Research summary - unspread.py
The problem
Sequencing data in single cell sequencing experiments are highly multiplexed. In one sequencing assay - thousands to millions of cells are measured concurrently. Each cell is given a unique combination of known sequences which identify the sequencing reads belonging to that cell. However, it was discovered that some sequencing machines allow these unique barcodes to attach to other DNA molecules present in the assay. As a result, many reads are identified as belonging to the wrong cell, called index switching.
The solution
For dual-indexed sequencing data, i.e. where cells are identified by a unique combination of two barcodes, I found a solution. By comparing the same cells sequenced on an affected and unaffected sequencing machine, I made the observation that wrongly assigned sequencing reads tend to have one barcode in common with the true source of the read. This allowed me to apply linear algebra to this problem, the sylvester equation, which allowed by to recover the unaffected data from the data affected by index switching.

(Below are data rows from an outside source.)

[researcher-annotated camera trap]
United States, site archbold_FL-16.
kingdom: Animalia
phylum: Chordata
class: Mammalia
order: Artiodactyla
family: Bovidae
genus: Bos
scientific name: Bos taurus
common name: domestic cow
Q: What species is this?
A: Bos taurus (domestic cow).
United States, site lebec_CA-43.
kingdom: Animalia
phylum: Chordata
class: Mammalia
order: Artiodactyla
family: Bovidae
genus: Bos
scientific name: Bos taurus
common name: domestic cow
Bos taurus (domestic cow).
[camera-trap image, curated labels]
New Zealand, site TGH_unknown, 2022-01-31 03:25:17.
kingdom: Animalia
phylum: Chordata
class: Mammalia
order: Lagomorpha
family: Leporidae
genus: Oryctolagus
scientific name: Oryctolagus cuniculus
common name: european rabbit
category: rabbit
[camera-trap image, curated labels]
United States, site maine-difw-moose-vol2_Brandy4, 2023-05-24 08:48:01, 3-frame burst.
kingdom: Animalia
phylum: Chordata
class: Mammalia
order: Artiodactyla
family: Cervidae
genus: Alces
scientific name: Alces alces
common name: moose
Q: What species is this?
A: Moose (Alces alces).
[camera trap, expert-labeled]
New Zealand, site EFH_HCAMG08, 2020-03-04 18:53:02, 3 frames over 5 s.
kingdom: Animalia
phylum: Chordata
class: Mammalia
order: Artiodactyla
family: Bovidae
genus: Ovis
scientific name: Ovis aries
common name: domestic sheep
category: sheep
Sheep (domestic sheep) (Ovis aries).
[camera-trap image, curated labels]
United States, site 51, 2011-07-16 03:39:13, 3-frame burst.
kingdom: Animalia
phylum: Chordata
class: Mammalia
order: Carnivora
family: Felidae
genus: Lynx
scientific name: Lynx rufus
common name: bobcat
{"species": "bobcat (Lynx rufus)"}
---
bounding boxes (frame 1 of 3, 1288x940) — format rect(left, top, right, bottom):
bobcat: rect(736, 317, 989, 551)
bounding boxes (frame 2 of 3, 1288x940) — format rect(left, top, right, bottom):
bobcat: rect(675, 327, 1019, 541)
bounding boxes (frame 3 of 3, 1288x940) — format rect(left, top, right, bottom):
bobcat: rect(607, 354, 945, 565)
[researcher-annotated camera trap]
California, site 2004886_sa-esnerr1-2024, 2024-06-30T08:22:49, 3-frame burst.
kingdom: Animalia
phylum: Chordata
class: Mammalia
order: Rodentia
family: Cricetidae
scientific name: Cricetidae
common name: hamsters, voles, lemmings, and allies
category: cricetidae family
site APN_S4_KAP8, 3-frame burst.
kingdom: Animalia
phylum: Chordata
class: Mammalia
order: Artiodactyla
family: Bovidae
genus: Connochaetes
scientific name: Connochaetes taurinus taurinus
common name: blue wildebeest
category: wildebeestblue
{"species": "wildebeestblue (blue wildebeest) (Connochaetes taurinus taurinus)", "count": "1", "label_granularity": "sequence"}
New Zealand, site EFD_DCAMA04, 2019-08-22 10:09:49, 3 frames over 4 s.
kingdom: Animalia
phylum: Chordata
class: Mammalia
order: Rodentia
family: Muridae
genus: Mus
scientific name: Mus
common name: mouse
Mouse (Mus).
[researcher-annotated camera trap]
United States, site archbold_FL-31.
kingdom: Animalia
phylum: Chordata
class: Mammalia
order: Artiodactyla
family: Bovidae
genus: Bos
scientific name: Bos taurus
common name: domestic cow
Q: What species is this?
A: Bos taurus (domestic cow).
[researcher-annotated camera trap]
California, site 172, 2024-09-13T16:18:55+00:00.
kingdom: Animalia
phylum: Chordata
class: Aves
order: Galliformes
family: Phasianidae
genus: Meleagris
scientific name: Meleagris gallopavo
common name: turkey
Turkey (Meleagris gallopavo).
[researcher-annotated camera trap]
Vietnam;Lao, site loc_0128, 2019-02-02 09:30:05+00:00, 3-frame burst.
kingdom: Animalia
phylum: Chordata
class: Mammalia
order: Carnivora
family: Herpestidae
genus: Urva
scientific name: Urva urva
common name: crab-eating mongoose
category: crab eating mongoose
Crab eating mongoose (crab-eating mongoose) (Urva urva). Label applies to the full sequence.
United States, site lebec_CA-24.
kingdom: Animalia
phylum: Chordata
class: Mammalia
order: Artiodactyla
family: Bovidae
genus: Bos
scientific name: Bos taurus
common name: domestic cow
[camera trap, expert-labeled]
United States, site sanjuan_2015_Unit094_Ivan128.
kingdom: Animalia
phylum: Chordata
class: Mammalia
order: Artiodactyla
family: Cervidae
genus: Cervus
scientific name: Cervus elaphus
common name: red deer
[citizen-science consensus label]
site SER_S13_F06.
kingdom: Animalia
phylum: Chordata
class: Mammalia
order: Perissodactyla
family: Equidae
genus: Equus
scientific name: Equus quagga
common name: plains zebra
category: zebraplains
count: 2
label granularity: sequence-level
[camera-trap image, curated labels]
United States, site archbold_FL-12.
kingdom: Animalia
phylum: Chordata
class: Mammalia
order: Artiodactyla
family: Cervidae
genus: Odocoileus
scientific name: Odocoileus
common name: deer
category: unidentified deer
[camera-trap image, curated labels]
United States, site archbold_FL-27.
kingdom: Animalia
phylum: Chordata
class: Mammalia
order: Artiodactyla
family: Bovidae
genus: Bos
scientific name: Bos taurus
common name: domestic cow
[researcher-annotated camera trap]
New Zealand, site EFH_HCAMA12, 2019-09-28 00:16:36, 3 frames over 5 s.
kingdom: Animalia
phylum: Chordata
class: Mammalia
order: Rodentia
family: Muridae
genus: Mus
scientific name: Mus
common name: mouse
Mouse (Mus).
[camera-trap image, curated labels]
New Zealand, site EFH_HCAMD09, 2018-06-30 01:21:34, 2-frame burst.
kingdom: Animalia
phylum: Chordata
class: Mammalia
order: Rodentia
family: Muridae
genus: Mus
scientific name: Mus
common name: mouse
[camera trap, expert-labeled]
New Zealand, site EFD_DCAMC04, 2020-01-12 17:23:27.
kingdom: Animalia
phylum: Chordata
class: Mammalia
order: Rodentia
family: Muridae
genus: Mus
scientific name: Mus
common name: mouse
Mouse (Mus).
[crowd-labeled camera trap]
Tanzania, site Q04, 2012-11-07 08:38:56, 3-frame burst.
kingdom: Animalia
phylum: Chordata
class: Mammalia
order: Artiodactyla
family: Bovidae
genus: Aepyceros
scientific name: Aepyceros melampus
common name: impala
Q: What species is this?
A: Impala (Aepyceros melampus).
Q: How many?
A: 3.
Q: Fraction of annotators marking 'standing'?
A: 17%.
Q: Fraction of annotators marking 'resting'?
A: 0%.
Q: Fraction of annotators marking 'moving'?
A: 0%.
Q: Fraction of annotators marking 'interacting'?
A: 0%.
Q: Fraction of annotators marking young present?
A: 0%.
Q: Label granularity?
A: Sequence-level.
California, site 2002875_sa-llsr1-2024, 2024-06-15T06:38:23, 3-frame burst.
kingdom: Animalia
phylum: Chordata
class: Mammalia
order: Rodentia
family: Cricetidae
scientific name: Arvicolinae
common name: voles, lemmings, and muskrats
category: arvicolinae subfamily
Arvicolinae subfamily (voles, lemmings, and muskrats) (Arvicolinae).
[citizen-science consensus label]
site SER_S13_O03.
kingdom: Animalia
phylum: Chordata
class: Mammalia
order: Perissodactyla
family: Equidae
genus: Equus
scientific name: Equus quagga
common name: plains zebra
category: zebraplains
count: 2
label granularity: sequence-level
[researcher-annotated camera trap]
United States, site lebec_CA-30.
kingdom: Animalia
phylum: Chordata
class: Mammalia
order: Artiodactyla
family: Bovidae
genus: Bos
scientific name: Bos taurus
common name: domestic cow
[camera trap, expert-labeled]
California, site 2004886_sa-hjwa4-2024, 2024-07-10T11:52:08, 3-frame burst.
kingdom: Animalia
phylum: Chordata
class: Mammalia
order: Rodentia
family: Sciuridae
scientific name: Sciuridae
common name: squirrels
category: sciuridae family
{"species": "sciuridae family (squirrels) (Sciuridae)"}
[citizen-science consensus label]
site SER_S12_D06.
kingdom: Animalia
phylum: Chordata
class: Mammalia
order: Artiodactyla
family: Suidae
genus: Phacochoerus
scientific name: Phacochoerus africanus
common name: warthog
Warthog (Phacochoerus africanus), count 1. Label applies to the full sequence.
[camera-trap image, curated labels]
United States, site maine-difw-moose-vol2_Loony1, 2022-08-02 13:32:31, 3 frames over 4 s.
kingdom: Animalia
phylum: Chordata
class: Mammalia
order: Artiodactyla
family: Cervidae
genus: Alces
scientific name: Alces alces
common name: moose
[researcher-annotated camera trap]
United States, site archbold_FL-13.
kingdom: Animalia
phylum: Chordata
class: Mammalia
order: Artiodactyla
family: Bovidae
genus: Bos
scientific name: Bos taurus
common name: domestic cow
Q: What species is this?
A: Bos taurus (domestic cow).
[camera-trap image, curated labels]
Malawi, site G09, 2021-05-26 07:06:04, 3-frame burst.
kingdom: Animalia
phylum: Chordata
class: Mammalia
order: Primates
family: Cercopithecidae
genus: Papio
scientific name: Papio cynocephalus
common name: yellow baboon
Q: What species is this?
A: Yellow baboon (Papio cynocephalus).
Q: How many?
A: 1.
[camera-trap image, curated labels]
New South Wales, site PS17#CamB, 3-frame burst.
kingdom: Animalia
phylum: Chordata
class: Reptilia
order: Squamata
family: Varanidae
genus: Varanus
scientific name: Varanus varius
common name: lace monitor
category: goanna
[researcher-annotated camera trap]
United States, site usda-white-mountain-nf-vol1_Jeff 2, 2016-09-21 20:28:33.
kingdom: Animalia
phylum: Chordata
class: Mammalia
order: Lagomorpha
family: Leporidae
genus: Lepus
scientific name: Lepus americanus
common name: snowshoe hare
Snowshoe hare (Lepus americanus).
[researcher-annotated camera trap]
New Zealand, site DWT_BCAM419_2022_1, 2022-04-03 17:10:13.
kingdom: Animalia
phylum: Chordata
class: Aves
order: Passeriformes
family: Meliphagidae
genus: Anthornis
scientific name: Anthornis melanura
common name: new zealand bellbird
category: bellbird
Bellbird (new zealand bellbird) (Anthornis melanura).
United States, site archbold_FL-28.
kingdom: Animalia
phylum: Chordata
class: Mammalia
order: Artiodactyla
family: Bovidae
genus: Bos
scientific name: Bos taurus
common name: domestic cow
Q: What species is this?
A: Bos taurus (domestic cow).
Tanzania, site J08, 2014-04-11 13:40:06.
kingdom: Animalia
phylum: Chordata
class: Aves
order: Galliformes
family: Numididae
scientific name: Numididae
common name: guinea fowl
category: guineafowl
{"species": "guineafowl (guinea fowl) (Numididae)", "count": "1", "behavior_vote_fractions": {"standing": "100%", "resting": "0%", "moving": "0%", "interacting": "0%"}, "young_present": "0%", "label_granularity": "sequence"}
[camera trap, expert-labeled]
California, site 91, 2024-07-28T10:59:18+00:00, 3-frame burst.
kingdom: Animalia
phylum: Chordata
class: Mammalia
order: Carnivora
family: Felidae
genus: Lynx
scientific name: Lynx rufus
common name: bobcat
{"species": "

The sylvester equation required a rate parameter for correct recovery, which was obtained by a regression model.
The tools
This project used Python, with the packages numpy, scipy, statsmodels and matplotlib. Integral use of statistical modeling and linear algebra.
All code can be found on github here.
The impact
This tool is used in single cell genomics to detect and correct possible index switiching. Especially in fields where even the smallest contamination may affect conclusions (e.g. metagenomics).